* _Records shown_
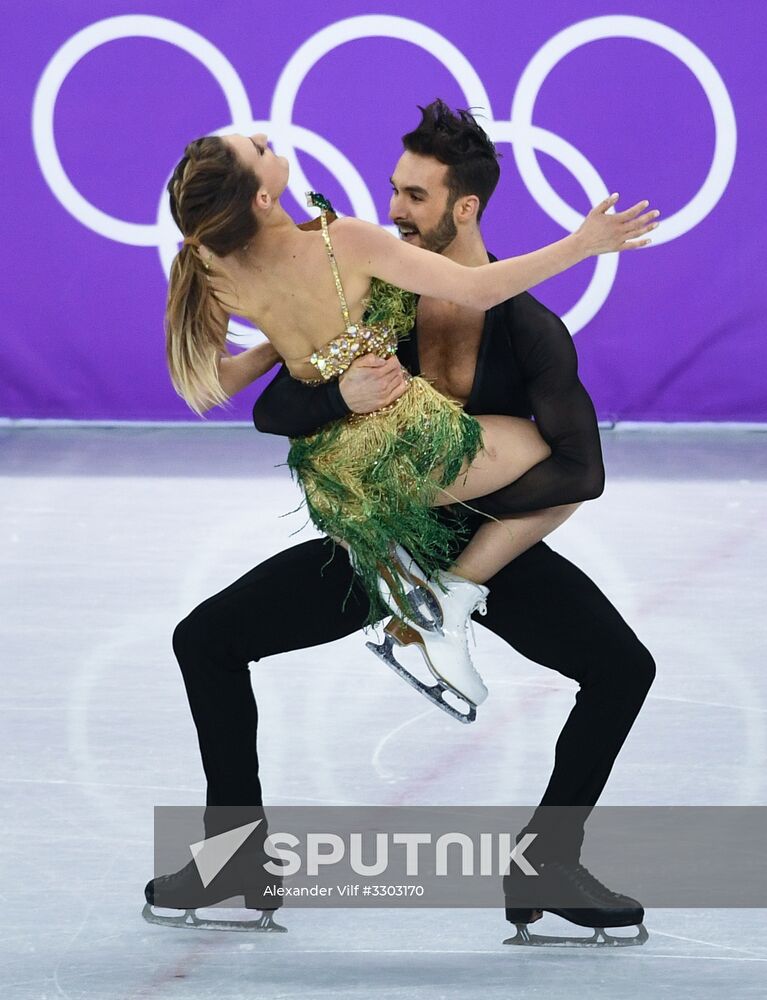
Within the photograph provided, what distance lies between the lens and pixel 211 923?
307 cm

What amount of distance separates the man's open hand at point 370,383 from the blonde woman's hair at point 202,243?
0.25 m

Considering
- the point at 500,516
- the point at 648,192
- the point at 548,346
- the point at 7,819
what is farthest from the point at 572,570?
the point at 648,192

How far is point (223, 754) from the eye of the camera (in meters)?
3.04

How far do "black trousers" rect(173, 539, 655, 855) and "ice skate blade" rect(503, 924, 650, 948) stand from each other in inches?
6.3

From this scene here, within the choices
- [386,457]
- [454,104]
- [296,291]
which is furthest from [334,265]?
[454,104]

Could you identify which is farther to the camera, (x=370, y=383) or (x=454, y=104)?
(x=454, y=104)

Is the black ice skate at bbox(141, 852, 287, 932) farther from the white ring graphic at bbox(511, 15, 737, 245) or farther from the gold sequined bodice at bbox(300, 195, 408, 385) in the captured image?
the white ring graphic at bbox(511, 15, 737, 245)

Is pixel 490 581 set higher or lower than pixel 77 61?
lower

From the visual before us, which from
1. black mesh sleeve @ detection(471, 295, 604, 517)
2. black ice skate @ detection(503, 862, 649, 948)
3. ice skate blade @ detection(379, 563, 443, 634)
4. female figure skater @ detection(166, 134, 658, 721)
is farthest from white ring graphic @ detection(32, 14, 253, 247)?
black ice skate @ detection(503, 862, 649, 948)

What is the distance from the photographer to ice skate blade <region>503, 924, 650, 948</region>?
2990mm

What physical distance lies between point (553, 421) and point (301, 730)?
1.55 m

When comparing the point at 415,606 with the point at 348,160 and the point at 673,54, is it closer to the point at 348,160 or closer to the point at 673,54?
the point at 348,160

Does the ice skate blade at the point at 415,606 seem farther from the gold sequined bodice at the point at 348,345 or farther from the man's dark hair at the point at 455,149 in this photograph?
the man's dark hair at the point at 455,149

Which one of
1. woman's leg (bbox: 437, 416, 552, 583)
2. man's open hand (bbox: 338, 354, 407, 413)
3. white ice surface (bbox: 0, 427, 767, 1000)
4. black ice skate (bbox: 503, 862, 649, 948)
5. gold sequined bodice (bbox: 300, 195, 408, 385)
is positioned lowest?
white ice surface (bbox: 0, 427, 767, 1000)
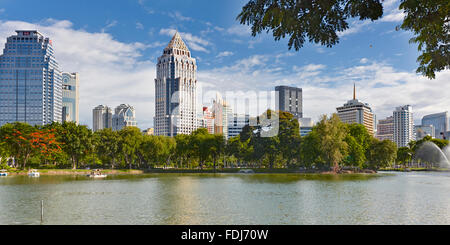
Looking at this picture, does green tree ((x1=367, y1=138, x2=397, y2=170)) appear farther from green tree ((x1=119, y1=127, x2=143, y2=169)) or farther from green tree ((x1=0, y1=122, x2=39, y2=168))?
green tree ((x1=0, y1=122, x2=39, y2=168))

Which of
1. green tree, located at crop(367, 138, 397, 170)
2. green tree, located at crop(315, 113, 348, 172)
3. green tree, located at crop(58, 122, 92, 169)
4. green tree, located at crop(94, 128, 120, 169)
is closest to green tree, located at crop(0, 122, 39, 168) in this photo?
green tree, located at crop(58, 122, 92, 169)

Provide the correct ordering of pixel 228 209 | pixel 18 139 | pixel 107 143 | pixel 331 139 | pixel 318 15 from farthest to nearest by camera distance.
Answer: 1. pixel 107 143
2. pixel 18 139
3. pixel 331 139
4. pixel 228 209
5. pixel 318 15

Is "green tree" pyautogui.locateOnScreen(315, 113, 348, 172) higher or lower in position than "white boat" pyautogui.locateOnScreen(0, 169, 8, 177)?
higher

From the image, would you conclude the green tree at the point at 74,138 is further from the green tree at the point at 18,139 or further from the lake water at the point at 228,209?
the lake water at the point at 228,209

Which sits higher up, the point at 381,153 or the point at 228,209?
the point at 381,153

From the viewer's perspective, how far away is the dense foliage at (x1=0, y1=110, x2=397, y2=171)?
8944cm

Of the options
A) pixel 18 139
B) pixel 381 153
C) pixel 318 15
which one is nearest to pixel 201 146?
pixel 18 139

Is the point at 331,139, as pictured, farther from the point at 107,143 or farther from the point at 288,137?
the point at 107,143

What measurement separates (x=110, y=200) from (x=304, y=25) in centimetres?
3178

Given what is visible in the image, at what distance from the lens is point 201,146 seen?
10869 centimetres

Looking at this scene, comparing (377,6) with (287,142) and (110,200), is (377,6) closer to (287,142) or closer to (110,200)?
(110,200)

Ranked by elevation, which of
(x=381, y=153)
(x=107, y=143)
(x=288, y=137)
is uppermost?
(x=288, y=137)

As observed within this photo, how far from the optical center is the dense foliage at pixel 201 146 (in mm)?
89438
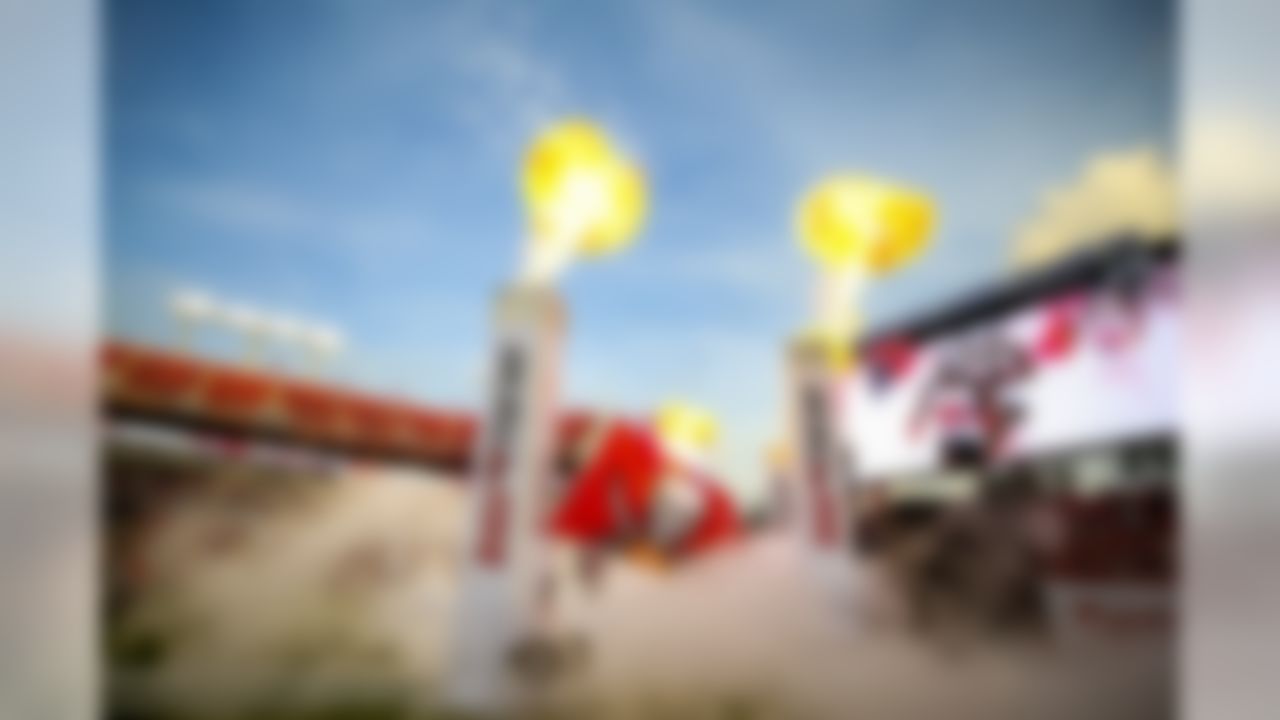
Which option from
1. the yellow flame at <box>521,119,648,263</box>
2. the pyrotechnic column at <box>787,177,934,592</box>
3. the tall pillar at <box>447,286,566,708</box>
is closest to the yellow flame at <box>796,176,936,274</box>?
the pyrotechnic column at <box>787,177,934,592</box>

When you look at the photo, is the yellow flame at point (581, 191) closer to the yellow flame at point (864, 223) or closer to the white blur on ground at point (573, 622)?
the yellow flame at point (864, 223)

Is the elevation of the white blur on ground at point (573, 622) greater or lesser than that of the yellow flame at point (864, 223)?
lesser

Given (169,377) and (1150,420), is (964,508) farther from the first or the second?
(169,377)

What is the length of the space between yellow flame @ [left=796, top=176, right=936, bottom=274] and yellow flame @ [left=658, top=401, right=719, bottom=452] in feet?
0.68

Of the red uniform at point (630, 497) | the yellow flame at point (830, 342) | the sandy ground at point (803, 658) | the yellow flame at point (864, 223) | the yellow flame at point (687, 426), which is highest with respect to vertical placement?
the yellow flame at point (864, 223)

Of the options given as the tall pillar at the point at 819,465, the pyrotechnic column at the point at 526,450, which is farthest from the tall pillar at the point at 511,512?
the tall pillar at the point at 819,465

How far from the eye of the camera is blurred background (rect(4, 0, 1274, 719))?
1287 millimetres

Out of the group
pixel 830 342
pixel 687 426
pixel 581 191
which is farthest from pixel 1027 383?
pixel 581 191

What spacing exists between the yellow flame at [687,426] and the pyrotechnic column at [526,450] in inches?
4.7

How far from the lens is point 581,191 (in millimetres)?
1302

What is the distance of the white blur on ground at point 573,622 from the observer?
4.25ft

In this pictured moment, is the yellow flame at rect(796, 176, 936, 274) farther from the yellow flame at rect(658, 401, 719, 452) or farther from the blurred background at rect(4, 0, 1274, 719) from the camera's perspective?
the yellow flame at rect(658, 401, 719, 452)

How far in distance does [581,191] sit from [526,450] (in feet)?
0.93

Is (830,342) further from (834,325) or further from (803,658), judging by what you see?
(803,658)
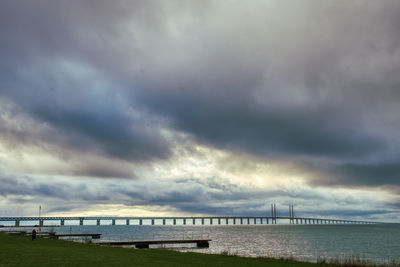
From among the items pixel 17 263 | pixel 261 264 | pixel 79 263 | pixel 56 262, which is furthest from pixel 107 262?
pixel 261 264

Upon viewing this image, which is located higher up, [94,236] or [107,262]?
[107,262]

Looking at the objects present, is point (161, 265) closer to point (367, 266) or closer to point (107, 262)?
point (107, 262)

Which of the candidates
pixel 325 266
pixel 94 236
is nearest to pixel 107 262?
pixel 325 266

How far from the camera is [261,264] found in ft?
99.9

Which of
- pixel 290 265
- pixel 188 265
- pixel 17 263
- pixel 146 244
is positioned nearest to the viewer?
pixel 17 263

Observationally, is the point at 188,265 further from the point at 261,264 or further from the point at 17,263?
the point at 17,263

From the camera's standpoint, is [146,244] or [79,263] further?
[146,244]

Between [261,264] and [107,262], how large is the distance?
45.3 feet

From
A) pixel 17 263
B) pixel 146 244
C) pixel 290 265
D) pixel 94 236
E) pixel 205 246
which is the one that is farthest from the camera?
pixel 94 236

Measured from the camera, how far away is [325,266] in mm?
29703

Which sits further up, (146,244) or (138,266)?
(138,266)

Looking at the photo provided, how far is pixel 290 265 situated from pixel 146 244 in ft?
168

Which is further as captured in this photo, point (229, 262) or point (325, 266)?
point (229, 262)

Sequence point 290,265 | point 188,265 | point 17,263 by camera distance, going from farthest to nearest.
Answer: point 290,265 → point 188,265 → point 17,263
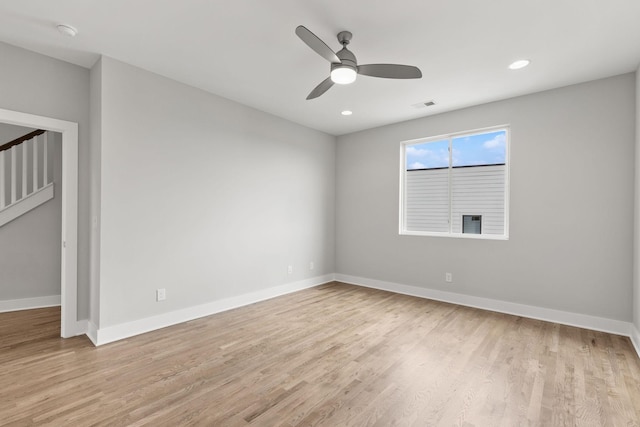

* _Written problem_
Please revise the data from the line that contains "How far in distance" through the end of the data, changing "further" to "farther" and leaving everything else unchanged. Omit the pictures from your answer.

* _Exercise answer_
How far in distance does [581,191] sit from [526,450] (in feet)?
0.93

Is (830,342) farther from (834,325) or farther from (803,658), judging by what you see?
(803,658)
From among the items pixel 17 263 | pixel 261 264 | pixel 79 263 | pixel 56 262, which is furthest from pixel 107 262?
pixel 261 264

Upon viewing this image, which is located higher up, [94,236] or [107,262]?
[107,262]

Looking at the objects present, is point (161, 265) closer to point (367, 266) or closer to point (107, 262)?
point (107, 262)

Which of the candidates
pixel 325 266
pixel 94 236
is nearest to pixel 107 262?
pixel 325 266

How far from the camera is [261,264] found in ft?
99.9

Which of
- pixel 290 265
- pixel 188 265
- pixel 17 263
- pixel 146 244
is positioned nearest to the viewer?
pixel 17 263

Observationally, is the point at 188,265 farther from the point at 261,264 or farther from the point at 17,263?
the point at 17,263

From the camera's standpoint, is [146,244] or [79,263] farther?
[146,244]

Between [261,264] and [107,262], how large is the distance?
45.3 feet

From
A) pixel 17 263
B) pixel 146 244
C) pixel 290 265
D) pixel 94 236
E) pixel 205 246
which is the one that is farthest from the camera?
pixel 94 236

Measured from the camera, how far away is [325,266] in mm?
29703

Which sits farther up, (146,244) or (138,266)?
(138,266)

Looking at the photo provided, how far is pixel 290 265 situated from pixel 146 244 in ft?
168

Which is farther as captured in this photo, point (229, 262) or point (325, 266)?
point (229, 262)

Sequence point 290,265 | point 188,265 | point 17,263 by camera distance, going from farthest to nearest.
Answer: point 290,265 → point 188,265 → point 17,263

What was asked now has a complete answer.